Reviews: iWoz & iCon
Recently I've read iWoz, Steve Wozniak's autobiography, and iCon, a Biography of Steve Jobs (written by Jeffrey Young, and probably unauthorised).
They're quite different books, although they both have a lot of common ground with the founding and development of Apple. Steve Wozniak's shows a basically nice guy with a talent for hardware and technology.
Jobs, meanwhile, comes across as a gifted visionary, a focussed leader and a complete prick. I gather that this is a view held by many people, even those who would consider themselves his friends.
I must declare a bias here. The first computer I ever used was (in 1979) an Apple ][ (designed and built by Woz and Jobs), I used a Mac in 1984 and just about every personal computer in that heady period when they were all different. I rediscovered Macs in 2005 and have recently bought a MacBook. I use OS X, Linux (since 1999) and Windows every single day, I would regard myself as a competent system administrator for all of these and I have complete contempt for those single system types with no experience of the others who nevertheless diss those others at any opportunity. Otherwise known as Fanboys, or salesdroids.

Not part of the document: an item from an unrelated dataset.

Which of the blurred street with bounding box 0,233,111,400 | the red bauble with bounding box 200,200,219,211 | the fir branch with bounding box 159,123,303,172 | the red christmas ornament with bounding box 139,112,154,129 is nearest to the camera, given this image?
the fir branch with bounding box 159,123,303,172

We wouldn't have computers with interfaces as humanly accessable as we do now without Steve Jobs. Woz was a gifted techie, but someone else would have invented the floppy drive, affordable colour display, small chip count motherboard, and breakout game.
Without Steve Jobs vision of a computer that you can use to create content without worrying about the technical details, the world would be a poorer place. Microsoft's "it's crap but it'll do" approach would dominate computing. Would we still have Windows? Yes, because Xerox invented that stuff in the 1970's.